Shilling, il regista mistico insegue un sogno europeo
Una maledizione del nostro teatro è che spettacoli belli e importanti spesso abbiano una replica o due. Tra questi, ecco I lavoratori della montagna nera di Bence Bíró del Teatro Reale di Cetinje, il più antico teatro pubblico del Montenegro, presentato ai Quartieri dell’Arte di Viterbo.
Probabilmente questo spettacolo non lo avremmo visto, o non ci sarebbe stato, se la regia non fosse di Árpád Shilling, uno dei grandi (ma anche singolari) registi europei. Vidi un suo Leonce e Lena di Büchner nel 2002 a Cividale. Ma Schilling era noto in quegli anni (lui ne aveva meno di 30) agli spettatori del Piccolo, dove tornerà l’anno prossimo. Nel 2008, a Budapest chiesi sue notizie, mi dissero che aveva abbandonato il teatro a causa di una crisi mistica, se ne andava vagabondo per l’Europa. Ma lo incontrai di nuovo come direttore di uno spettacolo circense a Roma. Era, così sembrava, parte del risultato della crisi: forse, non una crisi mistica, ma un tentativo di abbandonare il teatro tradizionale.
Lo ritroviamo nel Montenegro e sarebbe difficile non pensarlo come lontano non solo da un mondo più o meno classico ma anche dalla politica del suo paese, l’Ungheria. I lavoratori della montagna nera nasce senza ombra di dubbio da una spinta del sentimento europeo: nel caso del Montenegro, la volontà, il desiderio di esserlo, essere (intendo) europei. Come nazione, il Montenegro ebbe la ventura di un’autonomia per brevi periodi, ma la sua è una storia di dominazioni. Divenne ciò che è oggi dieci anni fa, un piccolo paese proteso verso l’Italia in prima istanza, poi verso la Germania o l’Inghilterra.

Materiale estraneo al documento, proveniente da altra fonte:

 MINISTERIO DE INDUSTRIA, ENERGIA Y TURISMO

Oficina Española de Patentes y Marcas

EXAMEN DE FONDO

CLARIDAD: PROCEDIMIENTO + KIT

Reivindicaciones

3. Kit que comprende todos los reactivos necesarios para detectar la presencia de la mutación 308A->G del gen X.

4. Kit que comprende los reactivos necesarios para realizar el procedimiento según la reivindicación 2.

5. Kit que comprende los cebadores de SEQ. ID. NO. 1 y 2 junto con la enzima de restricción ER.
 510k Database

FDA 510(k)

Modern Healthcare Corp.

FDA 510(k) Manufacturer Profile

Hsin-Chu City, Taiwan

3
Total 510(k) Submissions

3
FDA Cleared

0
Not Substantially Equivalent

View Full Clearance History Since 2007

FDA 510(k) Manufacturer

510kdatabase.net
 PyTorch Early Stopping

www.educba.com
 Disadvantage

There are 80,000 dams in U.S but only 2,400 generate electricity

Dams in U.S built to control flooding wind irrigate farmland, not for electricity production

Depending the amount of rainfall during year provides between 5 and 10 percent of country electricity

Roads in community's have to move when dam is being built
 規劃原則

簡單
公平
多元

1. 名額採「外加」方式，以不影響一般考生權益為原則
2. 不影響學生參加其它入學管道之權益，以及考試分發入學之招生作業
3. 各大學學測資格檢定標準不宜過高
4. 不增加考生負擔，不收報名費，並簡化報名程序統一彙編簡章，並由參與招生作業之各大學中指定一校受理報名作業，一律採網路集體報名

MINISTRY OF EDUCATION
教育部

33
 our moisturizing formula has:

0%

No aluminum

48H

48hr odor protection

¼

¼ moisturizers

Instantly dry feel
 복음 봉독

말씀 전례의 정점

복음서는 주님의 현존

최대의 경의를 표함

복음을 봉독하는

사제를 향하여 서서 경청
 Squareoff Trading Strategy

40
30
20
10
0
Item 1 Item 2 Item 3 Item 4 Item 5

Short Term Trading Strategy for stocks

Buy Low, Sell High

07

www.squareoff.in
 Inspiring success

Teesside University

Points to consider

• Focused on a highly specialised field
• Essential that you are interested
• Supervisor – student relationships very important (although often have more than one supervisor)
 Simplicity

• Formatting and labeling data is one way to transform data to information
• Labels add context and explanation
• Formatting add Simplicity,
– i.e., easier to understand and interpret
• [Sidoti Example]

A sentire gli attori parlare di se stessi, delle loro storie, viene in mente Versoterra di Mario Perrotta, visto a Lecce in settembre: là parlavano gli albanesi che erano arrivati fin qui, nel dramma di Bíró parlano nella stessa lingua o in una assai simile i montenegrini che vorrebbero e non vorrebbero partire.
In effetti patiscono una vita difficile ma hanno l’orgoglio della nuova indipendenza. In 18 scene a incastro ci imbattiamo in situazioni di disagio sociale e familiare: un licenziamento, una lite tra moglie e marito, un tentativo di rapina in banca cialtronesco e finito male, la rivendicazione della propria libertà da parte di una figlia che vuole andarsene almeno quanto lo vuole un suo collega di altra nazionalità, quella ragazza che ora è in Inghilterra, ma che dopo il Brexit vorrebbe tornare: «Gli vanno bene gli indiani e i cinesi, noi balcanici non ci sopportano».
La forza dello spettacolo sta nella nuda scenografia della sconsacrata chiesa di Sant’Egidio e nella naturalezza, fino alla scabrosità, della recitazione. Si è in scena ma è come se non vi si fosse o la faccenda fosse riservata a pochi intimi. Questi attori straordinariamente bravi ed eloquenti, hanno la tenerezza dell’inermità (della povertà) e la determinazione di voler essere qualcosa di più, sinceri nell’espressione dei propri sentimenti e liberi di dar loro una integrità, una limpidezza.